The idea of it froze her heart with dread, and her mind immediately conjured memories of the heated argument she’d had with her husband, Tommin, more than half a year ago.

"I’m sorry, my little poppin, but I can’t stay," Tommin said with an expression that made it look as if he was suffering the greatest injustice of his life. "I’ve helped to do a thing that shouldn’t have ever been done, and just knowing that it was done is dangerous. I, I can’t put you in that kind of danger, Rosie. It’s best that I get away from you and Tonnis, before anyone comes to hurt you because of what I’ve done or what I know..."

"Why won’t you tell me what you’ve done?" Rosie pleaded. "Didn’t we promise each other to face all fortunes together, both good and ill? Didn’t we swear to struggle together for the rest of our days? So why won’t you tell me what we’re struggling against now? Why are you abandoning us so you can hide behind the Church’s walls by yourself?"

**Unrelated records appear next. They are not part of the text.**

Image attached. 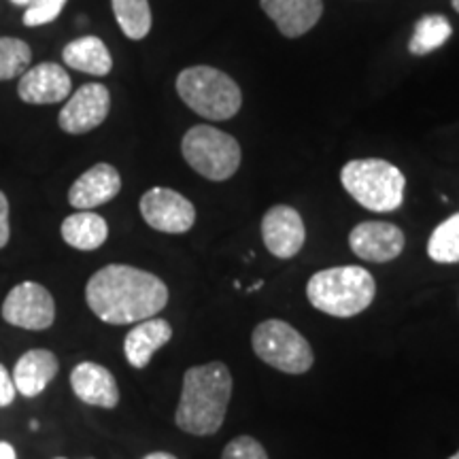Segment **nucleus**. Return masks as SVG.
<instances>
[{"instance_id":"f257e3e1","label":"nucleus","mask_w":459,"mask_h":459,"mask_svg":"<svg viewBox=\"0 0 459 459\" xmlns=\"http://www.w3.org/2000/svg\"><path fill=\"white\" fill-rule=\"evenodd\" d=\"M91 313L111 325L152 319L169 302V287L156 274L126 264H108L85 285Z\"/></svg>"},{"instance_id":"f03ea898","label":"nucleus","mask_w":459,"mask_h":459,"mask_svg":"<svg viewBox=\"0 0 459 459\" xmlns=\"http://www.w3.org/2000/svg\"><path fill=\"white\" fill-rule=\"evenodd\" d=\"M232 395V375L221 361L194 366L183 375L181 400L175 421L192 436H213L220 432Z\"/></svg>"},{"instance_id":"7ed1b4c3","label":"nucleus","mask_w":459,"mask_h":459,"mask_svg":"<svg viewBox=\"0 0 459 459\" xmlns=\"http://www.w3.org/2000/svg\"><path fill=\"white\" fill-rule=\"evenodd\" d=\"M375 277L361 266H336L308 279L307 298L311 307L330 317H355L375 300Z\"/></svg>"},{"instance_id":"20e7f679","label":"nucleus","mask_w":459,"mask_h":459,"mask_svg":"<svg viewBox=\"0 0 459 459\" xmlns=\"http://www.w3.org/2000/svg\"><path fill=\"white\" fill-rule=\"evenodd\" d=\"M341 183L355 203L375 213H392L404 203L406 179L387 160H351L342 166Z\"/></svg>"},{"instance_id":"39448f33","label":"nucleus","mask_w":459,"mask_h":459,"mask_svg":"<svg viewBox=\"0 0 459 459\" xmlns=\"http://www.w3.org/2000/svg\"><path fill=\"white\" fill-rule=\"evenodd\" d=\"M181 100L211 122L232 119L243 105L238 83L230 74L213 66H189L177 77Z\"/></svg>"},{"instance_id":"423d86ee","label":"nucleus","mask_w":459,"mask_h":459,"mask_svg":"<svg viewBox=\"0 0 459 459\" xmlns=\"http://www.w3.org/2000/svg\"><path fill=\"white\" fill-rule=\"evenodd\" d=\"M181 153L186 162L198 175L209 181H226L240 166V145L228 132H221L213 126H194L186 132L181 141Z\"/></svg>"},{"instance_id":"0eeeda50","label":"nucleus","mask_w":459,"mask_h":459,"mask_svg":"<svg viewBox=\"0 0 459 459\" xmlns=\"http://www.w3.org/2000/svg\"><path fill=\"white\" fill-rule=\"evenodd\" d=\"M254 353L264 364L273 366L285 375H304L311 370L315 355L311 344L294 325L281 319H266L255 325Z\"/></svg>"},{"instance_id":"6e6552de","label":"nucleus","mask_w":459,"mask_h":459,"mask_svg":"<svg viewBox=\"0 0 459 459\" xmlns=\"http://www.w3.org/2000/svg\"><path fill=\"white\" fill-rule=\"evenodd\" d=\"M3 319L15 328L41 332L56 319V302L48 287L24 281L9 291L3 302Z\"/></svg>"},{"instance_id":"1a4fd4ad","label":"nucleus","mask_w":459,"mask_h":459,"mask_svg":"<svg viewBox=\"0 0 459 459\" xmlns=\"http://www.w3.org/2000/svg\"><path fill=\"white\" fill-rule=\"evenodd\" d=\"M143 220L149 228L164 234L189 232L196 223V209L183 194L170 187H152L139 203Z\"/></svg>"},{"instance_id":"9d476101","label":"nucleus","mask_w":459,"mask_h":459,"mask_svg":"<svg viewBox=\"0 0 459 459\" xmlns=\"http://www.w3.org/2000/svg\"><path fill=\"white\" fill-rule=\"evenodd\" d=\"M111 111V94L102 83H85L68 99L57 115V124L66 134H85L99 128Z\"/></svg>"},{"instance_id":"9b49d317","label":"nucleus","mask_w":459,"mask_h":459,"mask_svg":"<svg viewBox=\"0 0 459 459\" xmlns=\"http://www.w3.org/2000/svg\"><path fill=\"white\" fill-rule=\"evenodd\" d=\"M262 238L274 257L290 260L300 254L307 240V228L294 206L274 204L262 220Z\"/></svg>"},{"instance_id":"f8f14e48","label":"nucleus","mask_w":459,"mask_h":459,"mask_svg":"<svg viewBox=\"0 0 459 459\" xmlns=\"http://www.w3.org/2000/svg\"><path fill=\"white\" fill-rule=\"evenodd\" d=\"M404 232L387 221H361L349 234V247L361 260L385 264L404 249Z\"/></svg>"},{"instance_id":"ddd939ff","label":"nucleus","mask_w":459,"mask_h":459,"mask_svg":"<svg viewBox=\"0 0 459 459\" xmlns=\"http://www.w3.org/2000/svg\"><path fill=\"white\" fill-rule=\"evenodd\" d=\"M73 82L65 66L54 62H43L22 74L17 94L28 105H56L68 99Z\"/></svg>"},{"instance_id":"4468645a","label":"nucleus","mask_w":459,"mask_h":459,"mask_svg":"<svg viewBox=\"0 0 459 459\" xmlns=\"http://www.w3.org/2000/svg\"><path fill=\"white\" fill-rule=\"evenodd\" d=\"M122 189V177L115 166L102 162L85 170L68 189V203L79 211H91L111 203Z\"/></svg>"},{"instance_id":"2eb2a0df","label":"nucleus","mask_w":459,"mask_h":459,"mask_svg":"<svg viewBox=\"0 0 459 459\" xmlns=\"http://www.w3.org/2000/svg\"><path fill=\"white\" fill-rule=\"evenodd\" d=\"M71 387L79 400L99 409H115L119 402V387L111 370L96 361H82L71 372Z\"/></svg>"},{"instance_id":"dca6fc26","label":"nucleus","mask_w":459,"mask_h":459,"mask_svg":"<svg viewBox=\"0 0 459 459\" xmlns=\"http://www.w3.org/2000/svg\"><path fill=\"white\" fill-rule=\"evenodd\" d=\"M260 4L287 39L307 34L324 15V0H260Z\"/></svg>"},{"instance_id":"f3484780","label":"nucleus","mask_w":459,"mask_h":459,"mask_svg":"<svg viewBox=\"0 0 459 459\" xmlns=\"http://www.w3.org/2000/svg\"><path fill=\"white\" fill-rule=\"evenodd\" d=\"M57 370H60V364L54 353L48 349H30L17 359L11 377H13L17 392L26 398H37L54 381Z\"/></svg>"},{"instance_id":"a211bd4d","label":"nucleus","mask_w":459,"mask_h":459,"mask_svg":"<svg viewBox=\"0 0 459 459\" xmlns=\"http://www.w3.org/2000/svg\"><path fill=\"white\" fill-rule=\"evenodd\" d=\"M170 338H172V328L166 319L152 317V319L139 321V324L126 334V341H124L126 359H128L132 368H139V370L145 368L149 361H152L153 353H156L158 349H162Z\"/></svg>"},{"instance_id":"6ab92c4d","label":"nucleus","mask_w":459,"mask_h":459,"mask_svg":"<svg viewBox=\"0 0 459 459\" xmlns=\"http://www.w3.org/2000/svg\"><path fill=\"white\" fill-rule=\"evenodd\" d=\"M62 60L66 66L91 74V77H107L113 68V57L99 37L74 39L62 51Z\"/></svg>"},{"instance_id":"aec40b11","label":"nucleus","mask_w":459,"mask_h":459,"mask_svg":"<svg viewBox=\"0 0 459 459\" xmlns=\"http://www.w3.org/2000/svg\"><path fill=\"white\" fill-rule=\"evenodd\" d=\"M107 237L108 226L105 217L91 213V211H79L62 221V238L73 249L94 251L107 243Z\"/></svg>"},{"instance_id":"412c9836","label":"nucleus","mask_w":459,"mask_h":459,"mask_svg":"<svg viewBox=\"0 0 459 459\" xmlns=\"http://www.w3.org/2000/svg\"><path fill=\"white\" fill-rule=\"evenodd\" d=\"M451 22L440 13L423 15L415 24V32L409 43L412 56H428L451 39Z\"/></svg>"},{"instance_id":"4be33fe9","label":"nucleus","mask_w":459,"mask_h":459,"mask_svg":"<svg viewBox=\"0 0 459 459\" xmlns=\"http://www.w3.org/2000/svg\"><path fill=\"white\" fill-rule=\"evenodd\" d=\"M119 28L132 41H141L152 30V7L147 0H111Z\"/></svg>"},{"instance_id":"5701e85b","label":"nucleus","mask_w":459,"mask_h":459,"mask_svg":"<svg viewBox=\"0 0 459 459\" xmlns=\"http://www.w3.org/2000/svg\"><path fill=\"white\" fill-rule=\"evenodd\" d=\"M428 255L438 264L459 262V213L436 226L428 240Z\"/></svg>"},{"instance_id":"b1692460","label":"nucleus","mask_w":459,"mask_h":459,"mask_svg":"<svg viewBox=\"0 0 459 459\" xmlns=\"http://www.w3.org/2000/svg\"><path fill=\"white\" fill-rule=\"evenodd\" d=\"M32 60L30 45L22 39L0 37V82L22 77Z\"/></svg>"},{"instance_id":"393cba45","label":"nucleus","mask_w":459,"mask_h":459,"mask_svg":"<svg viewBox=\"0 0 459 459\" xmlns=\"http://www.w3.org/2000/svg\"><path fill=\"white\" fill-rule=\"evenodd\" d=\"M68 0H30L24 11V26L37 28L56 22Z\"/></svg>"},{"instance_id":"a878e982","label":"nucleus","mask_w":459,"mask_h":459,"mask_svg":"<svg viewBox=\"0 0 459 459\" xmlns=\"http://www.w3.org/2000/svg\"><path fill=\"white\" fill-rule=\"evenodd\" d=\"M221 459H268V453L251 436H238L226 445Z\"/></svg>"},{"instance_id":"bb28decb","label":"nucleus","mask_w":459,"mask_h":459,"mask_svg":"<svg viewBox=\"0 0 459 459\" xmlns=\"http://www.w3.org/2000/svg\"><path fill=\"white\" fill-rule=\"evenodd\" d=\"M15 394L17 389H15L13 377H11L9 370L0 364V409L9 406L11 402L15 400Z\"/></svg>"},{"instance_id":"cd10ccee","label":"nucleus","mask_w":459,"mask_h":459,"mask_svg":"<svg viewBox=\"0 0 459 459\" xmlns=\"http://www.w3.org/2000/svg\"><path fill=\"white\" fill-rule=\"evenodd\" d=\"M11 238V226H9V200L0 192V249L7 247Z\"/></svg>"},{"instance_id":"c85d7f7f","label":"nucleus","mask_w":459,"mask_h":459,"mask_svg":"<svg viewBox=\"0 0 459 459\" xmlns=\"http://www.w3.org/2000/svg\"><path fill=\"white\" fill-rule=\"evenodd\" d=\"M0 459H17L15 449L4 440H0Z\"/></svg>"},{"instance_id":"c756f323","label":"nucleus","mask_w":459,"mask_h":459,"mask_svg":"<svg viewBox=\"0 0 459 459\" xmlns=\"http://www.w3.org/2000/svg\"><path fill=\"white\" fill-rule=\"evenodd\" d=\"M143 459H177L175 455H170V453H164V451H156V453H149Z\"/></svg>"},{"instance_id":"7c9ffc66","label":"nucleus","mask_w":459,"mask_h":459,"mask_svg":"<svg viewBox=\"0 0 459 459\" xmlns=\"http://www.w3.org/2000/svg\"><path fill=\"white\" fill-rule=\"evenodd\" d=\"M11 3L17 4V7H26V4L30 3V0H11Z\"/></svg>"},{"instance_id":"2f4dec72","label":"nucleus","mask_w":459,"mask_h":459,"mask_svg":"<svg viewBox=\"0 0 459 459\" xmlns=\"http://www.w3.org/2000/svg\"><path fill=\"white\" fill-rule=\"evenodd\" d=\"M451 4H453V9H455L459 13V0H451Z\"/></svg>"},{"instance_id":"473e14b6","label":"nucleus","mask_w":459,"mask_h":459,"mask_svg":"<svg viewBox=\"0 0 459 459\" xmlns=\"http://www.w3.org/2000/svg\"><path fill=\"white\" fill-rule=\"evenodd\" d=\"M449 459H459V451H457V453H455V455H451V457H449Z\"/></svg>"},{"instance_id":"72a5a7b5","label":"nucleus","mask_w":459,"mask_h":459,"mask_svg":"<svg viewBox=\"0 0 459 459\" xmlns=\"http://www.w3.org/2000/svg\"><path fill=\"white\" fill-rule=\"evenodd\" d=\"M56 459H65V457H56Z\"/></svg>"}]
</instances>
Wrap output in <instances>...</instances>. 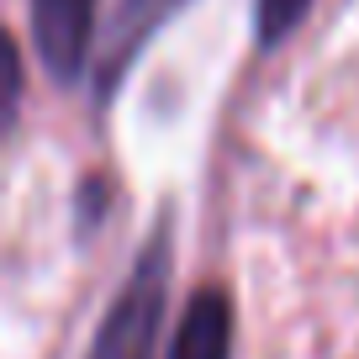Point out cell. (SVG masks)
<instances>
[{
  "instance_id": "obj_2",
  "label": "cell",
  "mask_w": 359,
  "mask_h": 359,
  "mask_svg": "<svg viewBox=\"0 0 359 359\" xmlns=\"http://www.w3.org/2000/svg\"><path fill=\"white\" fill-rule=\"evenodd\" d=\"M185 6H191V0H116L111 22L101 27V48H95V85H101V95H116V85H122L127 69L137 64V53H143L158 27L175 22Z\"/></svg>"
},
{
  "instance_id": "obj_6",
  "label": "cell",
  "mask_w": 359,
  "mask_h": 359,
  "mask_svg": "<svg viewBox=\"0 0 359 359\" xmlns=\"http://www.w3.org/2000/svg\"><path fill=\"white\" fill-rule=\"evenodd\" d=\"M16 116H22V48L0 27V137L16 127Z\"/></svg>"
},
{
  "instance_id": "obj_3",
  "label": "cell",
  "mask_w": 359,
  "mask_h": 359,
  "mask_svg": "<svg viewBox=\"0 0 359 359\" xmlns=\"http://www.w3.org/2000/svg\"><path fill=\"white\" fill-rule=\"evenodd\" d=\"M32 37L53 79H79L95 53V0H32Z\"/></svg>"
},
{
  "instance_id": "obj_4",
  "label": "cell",
  "mask_w": 359,
  "mask_h": 359,
  "mask_svg": "<svg viewBox=\"0 0 359 359\" xmlns=\"http://www.w3.org/2000/svg\"><path fill=\"white\" fill-rule=\"evenodd\" d=\"M169 359H233V296L201 285L175 327Z\"/></svg>"
},
{
  "instance_id": "obj_1",
  "label": "cell",
  "mask_w": 359,
  "mask_h": 359,
  "mask_svg": "<svg viewBox=\"0 0 359 359\" xmlns=\"http://www.w3.org/2000/svg\"><path fill=\"white\" fill-rule=\"evenodd\" d=\"M164 302H169V227H158L143 243L116 302L106 306L85 359H154L158 327H164Z\"/></svg>"
},
{
  "instance_id": "obj_5",
  "label": "cell",
  "mask_w": 359,
  "mask_h": 359,
  "mask_svg": "<svg viewBox=\"0 0 359 359\" xmlns=\"http://www.w3.org/2000/svg\"><path fill=\"white\" fill-rule=\"evenodd\" d=\"M306 11H312V0H254V43L259 48L285 43Z\"/></svg>"
}]
</instances>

She was hurt and angry, and she felt like the man she’d loved ever since she was old enough to feel her heart flutter at the sight of a man had betrayed everything they’d built together for more than a decade. It felt like all of his promises were lies, and his love was the greatest sham that she’d been a fool for believing in.

But now, as she stared at her son’s pale complexion and felt his feverish brow, she wondered for the first time if she’d wronged her husband. Whatever it was he’d done, his enemies, whoever they were, really had come after her and Tonnis... but even if that was true, she still didn’t know who those enemies were, or why they would poison her and their son.

So now that she’d heard the thing she needed to hear most, that the strange woman resting at the foot of her bed could cure her son, the thing she wanted to understand the most was why this had happened to them, because there was something that she was very certain of.

Whoever these people were who had helped her, they were likely opponents or enemies of the people who had poisoned her... but that didn’t mean they were friends at all.